Estratto della pagina:
-*-*-

Leda. Insegnate in vacanza in Grecia, entra in contatto con una famiglia invadente e rumorosa di cui fa parte anche Nina e la piccola figlioletta. Il loro rapporto permetterà alla donna di mettere in discussione il suo passato e il rapporto che aveva ed ha con le sue figlie ormai adulte.

 

Ogni azione ha una reazione. Questo Leda lo sa bene. Lei che alla serenità delle figlie ha sempre anteposto la sua. Con scelte discutibili ed egoiste ha avuto il coraggio di vivere la vita che voleva o almeno che credeva di volere, ed ora combatte con i demoni che si porta dentro perché si rende conto di non avere più tempo per recuperare l’amore andato.

 

Partendo dal bellissimo, omonimo, romanzo di Elena Ferrante, l’esordio alla regia di Maggie Gyllenhaal, che ha curato personalmente la sceneggiatura, rivela qualche falla. Pur possedendo il fascino delle cose non dette, la regista infatti si serve molto più delle immagini che delle parole, delle sensazioni trasmesse attraverso i gesti o gli sguardi, il film non ha il carattere necessario a sostenersi totalmente su di essi.

 

Il modo in cui la regista decide di raccontare il romanzo lo fa utilizzando il metodo proprio che è della lettura. Sembra infatti di leggere un libro piuttosto che vedere un film e la capacità della Gyllenhaal sta proprio nell’essere riuscita, almeno in parte, a carpire le medesime emozioni che si provano leggendo il romanzo della Ferrante. Il merito è senza dubbio dell’ottima interprete, Olivia Colman, capace di donare a Leda la malinconia e l’egoismo necessari affinché il suo modo di agire e di pensare possano risultare credibili.

 

Nel rimaneggiare la sceneggiatura però, sembra che la Gyllenhaal abbia eliminato o dimenticato un elemento importante del racconto. Quella sorta di pregiudizio che impregna le pagine del romanzo, quella vocina impercettibile ma pur sempre presente nelle scelte “poco rispettabili” di cui Leda si macchia, che è tipica di chi tende a giudicare senza cognizione di causa, prima vittima di un modo di pensare e di essere condizionato da dettami di un popolo retrogrado.

 

L’assenza di questo elemento, che intravediamo solo un attimo negli occhi dell’antagonista di Leda, Nina (Dakota Johnson) nel momento in cui viene a conoscenza dell’abbandono di Leda ai danni delle figlie all’epoca bambine; proprio lei, Nina, madre più degna di essere definita tale perché disposta a sacrificare sé stessa pur di non sconvolgere le apparenze. Motivo per cui la commozione che a volte anima Leda o piuttosto quello che sembra avere le sembianze di un pentimento che in alcuni momenti la scuote, diventa incomprensibile; incompatibile con ciò che vediamo della protagonista, convinta delle sue scelte e sempre mossa da desideri incontrollabili ma opportuni rispetto alle sue esigenze e al suo essere.

 

Un film pienamente femminile, scritto da donne, diretto e recitato da donne, che racconta un ritaglio di vita ampiamente e irrimediabilmente condizionato dalle scelte immature e istintive di una mente giovane. Sommariamente un esordio più che sufficiente che se analizzato nel dettaglio rivela qualche macchia non sempre ignorabile che nel giudizio finale grava negativamente.

-*-*-

Obiettivi:
1. Secondo la recensione, a chi va il merito se il film riesce almeno in parte a suscitare le stesse emozioni che si provano leggendo il romanzo, e per quale motivo? Rispondi in una, due o tre frasi.
2. Ricopia parola per parola tutta la parte della recensione che va da "Un film pienamente" fino a "finale grava negativamente.".

Estratti del dataset:
-*-*-

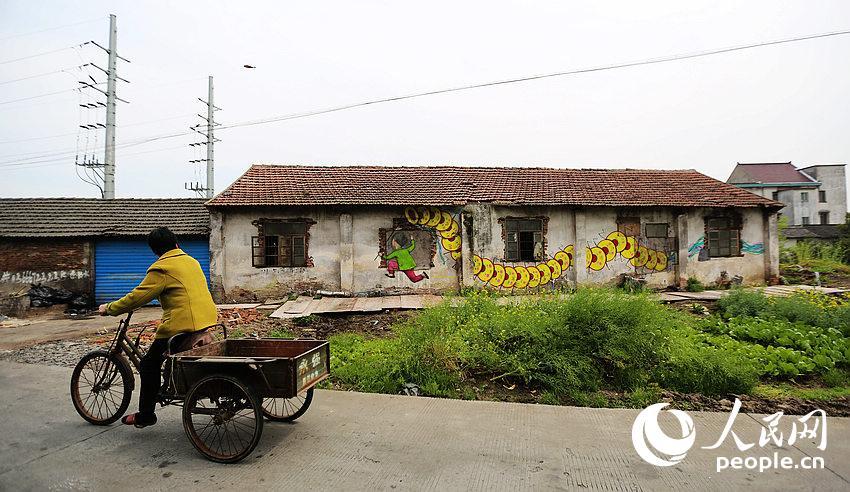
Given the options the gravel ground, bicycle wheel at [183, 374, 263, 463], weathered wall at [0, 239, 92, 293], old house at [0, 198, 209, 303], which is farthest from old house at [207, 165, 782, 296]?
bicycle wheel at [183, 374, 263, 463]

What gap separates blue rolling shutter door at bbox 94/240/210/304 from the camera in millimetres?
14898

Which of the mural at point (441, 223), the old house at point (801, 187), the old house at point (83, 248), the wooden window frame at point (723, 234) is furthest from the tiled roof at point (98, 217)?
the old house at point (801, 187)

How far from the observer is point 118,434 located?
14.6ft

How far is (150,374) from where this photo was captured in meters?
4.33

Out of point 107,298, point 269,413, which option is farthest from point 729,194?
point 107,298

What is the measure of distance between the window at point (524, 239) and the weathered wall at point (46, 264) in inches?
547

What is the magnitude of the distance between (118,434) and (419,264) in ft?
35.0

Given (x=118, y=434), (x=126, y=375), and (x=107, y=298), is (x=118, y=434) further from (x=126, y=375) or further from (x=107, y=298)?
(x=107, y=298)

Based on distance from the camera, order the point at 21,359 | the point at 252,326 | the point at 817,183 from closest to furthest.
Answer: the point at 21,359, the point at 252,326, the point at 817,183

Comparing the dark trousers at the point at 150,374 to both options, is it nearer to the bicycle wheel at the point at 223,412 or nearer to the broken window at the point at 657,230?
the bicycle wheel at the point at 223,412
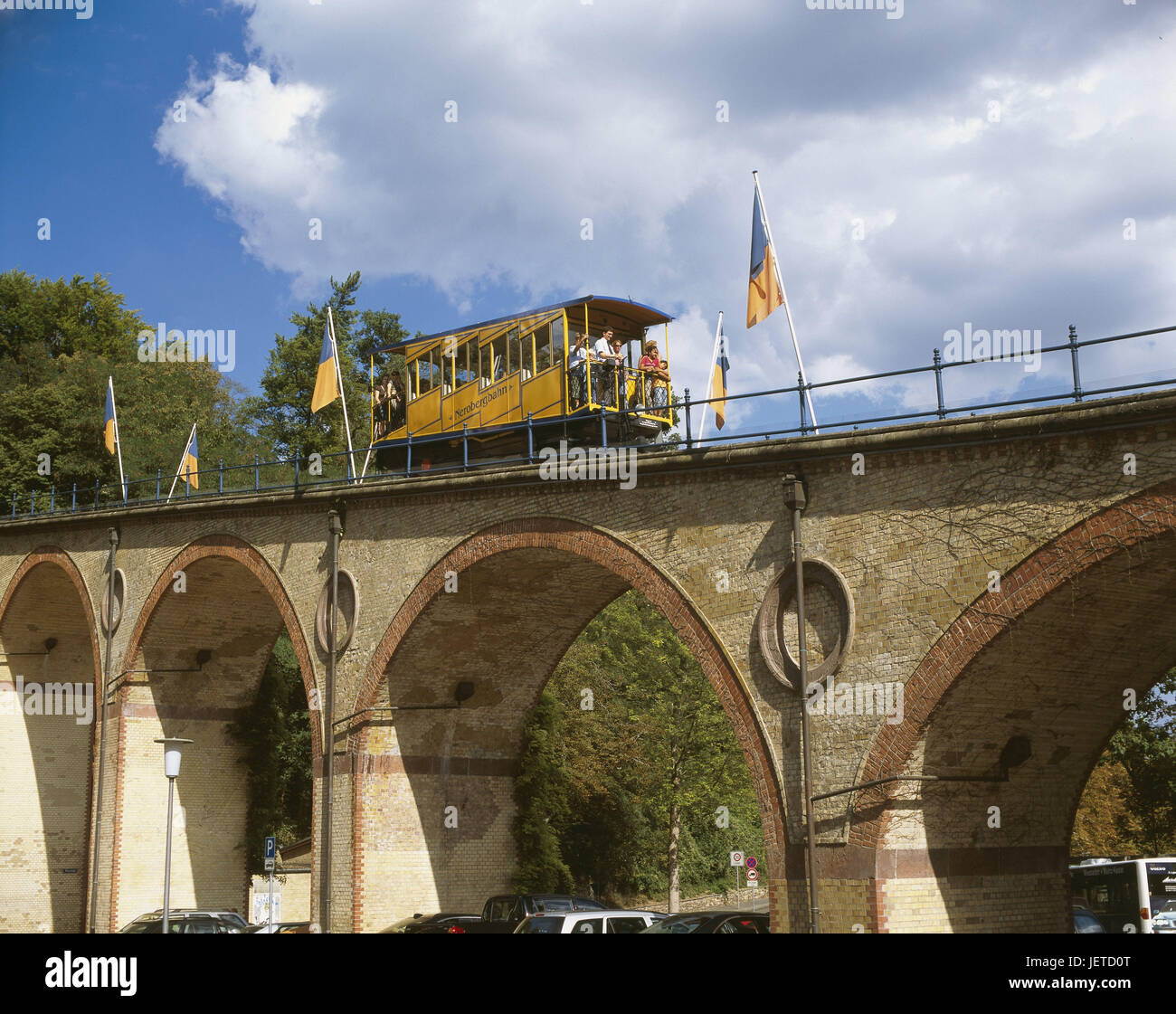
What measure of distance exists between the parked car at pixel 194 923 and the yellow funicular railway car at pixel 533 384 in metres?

-*-*-

Risposte ai compiti:
1. Il merito va all'interprete Olivia Colman. È capace di dare a Leda la malinconia e l'egoismo necessari perché il suo modo di agire e di pensare risulti credibile.

2.
Un film pienamente femminile, scritto da donne, diretto e recitato da donne, che racconta un ritaglio di vita ampiamente e irrimediabilmente condizionato dalle scelte immature e istintive di una mente giovane. Sommariamente un esordio più che sufficiente che se analizzato nel dettaglio rivela qualche macchia non sempre ignorabile che nel giudizio finale grava negativamente.